A Mayotte, une opération de police néocoloniale
vise des personnes originaires d’autres îles de l’archipel des Comores

Le 24 avril 2023 le gouvernement français a lancé à Mayotte une opération militaro-policière visant à raser des bidonvilles et à expulser de l'île 10 000 personnes au prétexte qu'elles sont originaires d'autres îles de l'archipel des Comores. Elle est dénoncée par de nombreuses associations, syndicats et partis comme une atteinte grave aux droits humains des habitants de ces bidonvilles. Dans Le Monde, l'ethnologue spécialiste de la région Sophie Blanchy rappelle que les Comoriens ne sont pas des étrangers à Mayotte où rien, sinon leur nationalité, ne les distingue des Mahorais, et pointe l'absurdité de la politique sécuritaire française. La revue Afrique XXI consacre un dossier mettant en perspective cette opération « Wuambushu » à Mayotte, « post-colonie au XXIe siècle ». Nous renvoyons aussi à un article d'Alain Ruscio qui montre que la situation dans l'archipel des Comores résulte du néocolonialisme français.

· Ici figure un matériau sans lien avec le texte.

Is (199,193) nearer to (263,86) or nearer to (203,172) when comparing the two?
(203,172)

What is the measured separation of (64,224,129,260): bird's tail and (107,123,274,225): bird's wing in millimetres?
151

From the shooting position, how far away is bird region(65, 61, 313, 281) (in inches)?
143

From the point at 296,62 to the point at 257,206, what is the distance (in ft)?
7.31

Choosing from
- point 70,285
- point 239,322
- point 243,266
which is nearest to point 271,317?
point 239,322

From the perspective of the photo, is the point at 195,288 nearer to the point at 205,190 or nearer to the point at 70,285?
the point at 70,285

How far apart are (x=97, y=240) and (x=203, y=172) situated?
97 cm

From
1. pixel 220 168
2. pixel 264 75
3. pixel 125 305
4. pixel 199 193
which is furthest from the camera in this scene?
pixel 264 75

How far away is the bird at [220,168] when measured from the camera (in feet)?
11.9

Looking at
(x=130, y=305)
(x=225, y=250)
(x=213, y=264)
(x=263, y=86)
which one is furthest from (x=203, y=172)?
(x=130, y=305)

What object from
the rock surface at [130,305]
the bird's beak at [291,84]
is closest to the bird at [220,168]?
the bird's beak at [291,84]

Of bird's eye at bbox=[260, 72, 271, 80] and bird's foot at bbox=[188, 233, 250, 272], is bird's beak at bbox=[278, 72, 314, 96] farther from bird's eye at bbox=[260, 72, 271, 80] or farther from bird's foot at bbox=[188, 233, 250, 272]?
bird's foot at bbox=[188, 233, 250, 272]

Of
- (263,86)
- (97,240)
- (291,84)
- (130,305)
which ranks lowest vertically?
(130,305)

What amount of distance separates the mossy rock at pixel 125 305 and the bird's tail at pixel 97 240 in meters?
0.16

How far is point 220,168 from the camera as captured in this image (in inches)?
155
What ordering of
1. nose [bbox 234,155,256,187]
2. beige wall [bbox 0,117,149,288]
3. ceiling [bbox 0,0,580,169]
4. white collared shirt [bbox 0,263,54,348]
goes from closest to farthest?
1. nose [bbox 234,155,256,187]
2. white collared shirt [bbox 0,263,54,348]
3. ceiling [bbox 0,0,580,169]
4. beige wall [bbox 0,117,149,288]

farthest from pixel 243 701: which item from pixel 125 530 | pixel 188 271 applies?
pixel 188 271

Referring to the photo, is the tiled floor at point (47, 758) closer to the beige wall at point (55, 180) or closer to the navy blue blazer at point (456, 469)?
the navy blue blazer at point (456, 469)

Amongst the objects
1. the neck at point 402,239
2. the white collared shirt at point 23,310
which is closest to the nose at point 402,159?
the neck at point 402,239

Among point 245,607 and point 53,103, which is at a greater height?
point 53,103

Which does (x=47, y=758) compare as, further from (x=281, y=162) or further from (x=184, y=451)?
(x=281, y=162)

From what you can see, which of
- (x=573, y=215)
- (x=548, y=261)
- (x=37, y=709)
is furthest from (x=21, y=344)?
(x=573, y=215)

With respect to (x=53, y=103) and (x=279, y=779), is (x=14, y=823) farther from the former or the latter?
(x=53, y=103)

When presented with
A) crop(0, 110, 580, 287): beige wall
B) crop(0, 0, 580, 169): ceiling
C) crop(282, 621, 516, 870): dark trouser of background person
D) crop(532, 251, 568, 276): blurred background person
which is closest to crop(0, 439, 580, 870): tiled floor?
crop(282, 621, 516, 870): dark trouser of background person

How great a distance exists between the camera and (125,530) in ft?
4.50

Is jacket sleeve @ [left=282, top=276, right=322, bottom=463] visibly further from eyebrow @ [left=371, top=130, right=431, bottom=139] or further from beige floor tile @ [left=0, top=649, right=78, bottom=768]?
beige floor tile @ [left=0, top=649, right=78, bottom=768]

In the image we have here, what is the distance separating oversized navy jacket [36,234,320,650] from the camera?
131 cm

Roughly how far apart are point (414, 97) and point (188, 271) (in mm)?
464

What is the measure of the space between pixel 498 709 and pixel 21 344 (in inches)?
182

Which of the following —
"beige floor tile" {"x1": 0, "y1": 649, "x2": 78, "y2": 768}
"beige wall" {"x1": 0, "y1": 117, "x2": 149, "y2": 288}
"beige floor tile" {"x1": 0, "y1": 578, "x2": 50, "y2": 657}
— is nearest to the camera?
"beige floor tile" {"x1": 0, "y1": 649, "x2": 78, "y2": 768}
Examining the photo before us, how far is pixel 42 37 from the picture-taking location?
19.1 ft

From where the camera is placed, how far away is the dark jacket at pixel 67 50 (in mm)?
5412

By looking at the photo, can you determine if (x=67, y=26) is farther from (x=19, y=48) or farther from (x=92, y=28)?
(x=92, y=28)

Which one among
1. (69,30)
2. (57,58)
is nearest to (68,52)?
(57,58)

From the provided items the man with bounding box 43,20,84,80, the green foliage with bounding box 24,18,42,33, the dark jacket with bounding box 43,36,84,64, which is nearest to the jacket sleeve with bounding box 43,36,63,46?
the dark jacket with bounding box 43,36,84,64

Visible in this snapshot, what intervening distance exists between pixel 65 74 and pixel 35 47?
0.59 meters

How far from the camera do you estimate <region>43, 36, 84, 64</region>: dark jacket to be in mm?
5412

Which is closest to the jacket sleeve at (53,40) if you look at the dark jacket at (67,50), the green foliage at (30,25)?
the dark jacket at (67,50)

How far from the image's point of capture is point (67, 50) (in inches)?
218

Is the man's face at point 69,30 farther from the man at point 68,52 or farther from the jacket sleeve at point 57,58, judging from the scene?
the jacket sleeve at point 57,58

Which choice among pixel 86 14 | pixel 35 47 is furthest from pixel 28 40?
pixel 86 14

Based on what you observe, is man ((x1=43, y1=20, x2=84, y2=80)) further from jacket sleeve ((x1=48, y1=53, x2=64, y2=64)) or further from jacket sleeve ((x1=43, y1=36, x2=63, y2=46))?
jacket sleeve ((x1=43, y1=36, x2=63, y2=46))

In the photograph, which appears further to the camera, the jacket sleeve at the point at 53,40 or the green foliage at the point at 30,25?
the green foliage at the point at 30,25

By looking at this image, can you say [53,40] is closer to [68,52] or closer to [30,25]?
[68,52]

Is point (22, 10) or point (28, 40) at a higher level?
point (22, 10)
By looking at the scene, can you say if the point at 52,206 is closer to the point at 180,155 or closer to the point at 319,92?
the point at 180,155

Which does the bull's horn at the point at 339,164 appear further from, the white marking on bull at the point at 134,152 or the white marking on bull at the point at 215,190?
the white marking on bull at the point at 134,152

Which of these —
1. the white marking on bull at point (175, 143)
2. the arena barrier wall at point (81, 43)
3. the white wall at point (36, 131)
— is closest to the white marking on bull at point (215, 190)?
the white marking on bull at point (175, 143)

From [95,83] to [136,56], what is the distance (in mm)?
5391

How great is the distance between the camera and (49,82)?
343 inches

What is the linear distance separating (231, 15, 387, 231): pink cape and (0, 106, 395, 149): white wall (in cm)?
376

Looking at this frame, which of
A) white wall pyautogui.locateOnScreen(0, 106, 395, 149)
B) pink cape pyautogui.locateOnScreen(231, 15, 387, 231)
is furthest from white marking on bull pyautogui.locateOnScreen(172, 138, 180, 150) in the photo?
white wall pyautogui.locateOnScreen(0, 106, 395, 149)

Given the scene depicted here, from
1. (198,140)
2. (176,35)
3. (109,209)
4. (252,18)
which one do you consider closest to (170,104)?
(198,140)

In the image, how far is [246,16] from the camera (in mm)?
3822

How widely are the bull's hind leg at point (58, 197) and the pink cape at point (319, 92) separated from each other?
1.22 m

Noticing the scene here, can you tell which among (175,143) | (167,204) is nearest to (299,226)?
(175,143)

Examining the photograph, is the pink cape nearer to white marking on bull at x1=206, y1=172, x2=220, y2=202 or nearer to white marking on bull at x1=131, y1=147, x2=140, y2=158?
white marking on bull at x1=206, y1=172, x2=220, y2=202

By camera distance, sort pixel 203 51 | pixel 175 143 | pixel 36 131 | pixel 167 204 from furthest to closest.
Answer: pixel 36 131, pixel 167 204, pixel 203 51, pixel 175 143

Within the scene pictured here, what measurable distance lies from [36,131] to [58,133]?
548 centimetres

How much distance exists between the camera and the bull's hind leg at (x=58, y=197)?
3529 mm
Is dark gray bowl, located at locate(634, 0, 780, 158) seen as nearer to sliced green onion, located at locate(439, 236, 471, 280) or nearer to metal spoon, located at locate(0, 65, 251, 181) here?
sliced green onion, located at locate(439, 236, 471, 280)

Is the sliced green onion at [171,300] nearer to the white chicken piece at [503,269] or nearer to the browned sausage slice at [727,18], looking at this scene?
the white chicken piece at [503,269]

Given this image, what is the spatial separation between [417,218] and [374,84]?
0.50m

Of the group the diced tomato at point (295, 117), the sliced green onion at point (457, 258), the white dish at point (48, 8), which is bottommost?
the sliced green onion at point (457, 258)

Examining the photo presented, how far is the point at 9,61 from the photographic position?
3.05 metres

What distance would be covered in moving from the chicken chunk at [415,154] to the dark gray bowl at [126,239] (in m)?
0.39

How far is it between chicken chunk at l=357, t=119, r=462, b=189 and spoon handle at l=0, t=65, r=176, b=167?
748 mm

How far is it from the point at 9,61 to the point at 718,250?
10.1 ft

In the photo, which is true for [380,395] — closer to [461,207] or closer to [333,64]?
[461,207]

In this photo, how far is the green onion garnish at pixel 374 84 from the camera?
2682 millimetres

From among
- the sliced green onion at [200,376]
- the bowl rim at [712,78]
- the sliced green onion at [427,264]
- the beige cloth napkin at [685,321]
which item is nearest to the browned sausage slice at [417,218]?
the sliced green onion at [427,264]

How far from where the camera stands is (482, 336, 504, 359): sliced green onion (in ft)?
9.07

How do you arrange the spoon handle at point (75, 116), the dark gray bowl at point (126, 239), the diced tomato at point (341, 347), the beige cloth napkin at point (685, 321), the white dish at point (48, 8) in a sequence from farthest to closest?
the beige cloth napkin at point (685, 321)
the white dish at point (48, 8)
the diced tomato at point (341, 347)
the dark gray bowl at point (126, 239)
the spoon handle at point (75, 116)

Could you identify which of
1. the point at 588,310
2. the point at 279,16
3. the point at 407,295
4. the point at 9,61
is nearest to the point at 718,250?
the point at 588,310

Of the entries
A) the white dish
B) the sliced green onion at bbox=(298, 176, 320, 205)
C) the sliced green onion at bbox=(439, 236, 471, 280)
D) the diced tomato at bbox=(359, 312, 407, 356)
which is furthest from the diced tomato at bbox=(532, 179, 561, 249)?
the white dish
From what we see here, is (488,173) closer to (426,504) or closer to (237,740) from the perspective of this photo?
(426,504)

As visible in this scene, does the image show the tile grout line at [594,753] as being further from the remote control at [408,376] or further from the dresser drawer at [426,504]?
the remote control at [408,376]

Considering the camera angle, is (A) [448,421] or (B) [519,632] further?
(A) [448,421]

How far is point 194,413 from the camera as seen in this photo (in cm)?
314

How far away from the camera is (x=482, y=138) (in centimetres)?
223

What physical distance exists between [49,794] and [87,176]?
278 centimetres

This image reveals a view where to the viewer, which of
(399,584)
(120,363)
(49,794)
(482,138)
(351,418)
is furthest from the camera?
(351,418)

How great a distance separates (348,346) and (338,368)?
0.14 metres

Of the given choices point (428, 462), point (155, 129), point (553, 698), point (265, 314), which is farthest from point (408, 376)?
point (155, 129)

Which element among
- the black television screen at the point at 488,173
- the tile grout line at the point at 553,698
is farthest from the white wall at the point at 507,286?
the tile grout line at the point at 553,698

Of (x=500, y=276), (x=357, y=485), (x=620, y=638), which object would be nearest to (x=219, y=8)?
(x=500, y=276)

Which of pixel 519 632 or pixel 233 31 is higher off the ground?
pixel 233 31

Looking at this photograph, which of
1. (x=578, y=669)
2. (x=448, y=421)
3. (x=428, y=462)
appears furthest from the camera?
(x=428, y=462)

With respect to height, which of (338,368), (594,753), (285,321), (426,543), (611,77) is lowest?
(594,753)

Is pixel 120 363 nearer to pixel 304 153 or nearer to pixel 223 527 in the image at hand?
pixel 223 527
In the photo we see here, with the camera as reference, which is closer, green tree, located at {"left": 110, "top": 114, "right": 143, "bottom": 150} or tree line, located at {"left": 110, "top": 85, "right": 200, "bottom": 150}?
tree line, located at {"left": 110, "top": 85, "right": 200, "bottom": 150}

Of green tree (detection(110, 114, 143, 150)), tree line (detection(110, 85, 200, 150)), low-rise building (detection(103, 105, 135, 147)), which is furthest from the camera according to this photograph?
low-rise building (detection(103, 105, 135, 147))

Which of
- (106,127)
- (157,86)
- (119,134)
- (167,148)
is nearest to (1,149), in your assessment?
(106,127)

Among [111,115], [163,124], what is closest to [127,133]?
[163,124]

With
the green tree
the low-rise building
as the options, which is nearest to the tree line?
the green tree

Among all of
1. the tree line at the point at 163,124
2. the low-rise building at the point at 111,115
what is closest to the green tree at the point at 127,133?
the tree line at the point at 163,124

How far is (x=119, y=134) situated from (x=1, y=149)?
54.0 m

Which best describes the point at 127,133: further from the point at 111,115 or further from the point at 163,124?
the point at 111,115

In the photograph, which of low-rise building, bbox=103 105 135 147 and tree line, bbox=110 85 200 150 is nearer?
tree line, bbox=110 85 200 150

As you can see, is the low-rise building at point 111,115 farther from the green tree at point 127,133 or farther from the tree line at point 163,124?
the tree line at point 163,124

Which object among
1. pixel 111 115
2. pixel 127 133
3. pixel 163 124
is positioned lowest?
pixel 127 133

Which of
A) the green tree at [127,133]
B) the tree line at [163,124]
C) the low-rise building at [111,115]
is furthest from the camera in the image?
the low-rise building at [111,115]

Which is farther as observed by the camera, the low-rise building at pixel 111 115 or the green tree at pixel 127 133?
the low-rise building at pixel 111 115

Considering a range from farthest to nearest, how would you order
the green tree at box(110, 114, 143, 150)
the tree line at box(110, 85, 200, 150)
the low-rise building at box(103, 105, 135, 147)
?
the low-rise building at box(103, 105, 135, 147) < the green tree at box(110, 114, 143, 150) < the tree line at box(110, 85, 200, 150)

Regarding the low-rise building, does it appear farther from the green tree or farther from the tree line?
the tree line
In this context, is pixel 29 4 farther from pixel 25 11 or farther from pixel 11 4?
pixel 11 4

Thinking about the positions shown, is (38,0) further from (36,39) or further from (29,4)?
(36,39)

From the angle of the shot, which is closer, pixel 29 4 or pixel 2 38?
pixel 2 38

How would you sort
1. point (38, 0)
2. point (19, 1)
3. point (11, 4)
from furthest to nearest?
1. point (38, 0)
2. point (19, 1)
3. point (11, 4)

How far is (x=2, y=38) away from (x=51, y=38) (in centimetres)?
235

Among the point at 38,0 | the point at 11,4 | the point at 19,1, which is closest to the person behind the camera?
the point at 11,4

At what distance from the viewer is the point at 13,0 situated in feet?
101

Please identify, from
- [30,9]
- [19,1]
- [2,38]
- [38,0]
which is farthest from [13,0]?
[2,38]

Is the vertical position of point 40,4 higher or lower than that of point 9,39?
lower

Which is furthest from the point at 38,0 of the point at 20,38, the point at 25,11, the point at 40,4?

« A Mayotte, les Comoriens ne sont pas des étrangers »,
par Sophie Blanchy

Des policiers d'une brigade de CRS participant à l'opération Wuambushu, à Mayotte, le 24 avril 2023. - BFMTV
Des policiers d’une brigade de CRS participant à l’opération Wuambushu, à Mayotte, le 24 avril 2023. – BFMTV


Sophie Blanchy travaille à Mayotte depuis 1980 et aux Comores depuis 1987. Après une thèse sur la vie quotidienne à Mayotte (île française de l’archipel des Comores), elle a étudié le rituel du mariage et les classes d’âge à Ngazidja (Grande-Comore).


Propos recueillis par Laurence Caramel.
Publié par Le Monde
le 25 avril 2023.
Source

L’opération « Wuambushu », annoncée depuis plusieurs semaines par le ministère de l’intérieur français, a commencé lundi 24 avril à Mayotte. Cette action de grande envergure de destruction des bidonvilles et d’expulsion de migrants clandestins – en grande majorité originaires des Comores – braque une nouvelle fois les projecteurs sur la singularité de cette île, seule parmi l’archipel colonisé, à ne pas avoir choisi l’indépendance dans les années 1970 et à être devenu département français en 2011. L’ethnologue Sophie Blanchy, directrice de recherche au Centre national de la recherche scientifique (CNRS), spécialiste des sociétés comoriennes et malgaches, rappelle l’histoire ancienne de la migration et sa nécessité dans des territoires insulaires sans ressources.

**Quel regard portez-vous sur l’importante opération d’expulsion des migrants comoriens en situation irrégulière lancée à Mayotte par le gouvernement français ?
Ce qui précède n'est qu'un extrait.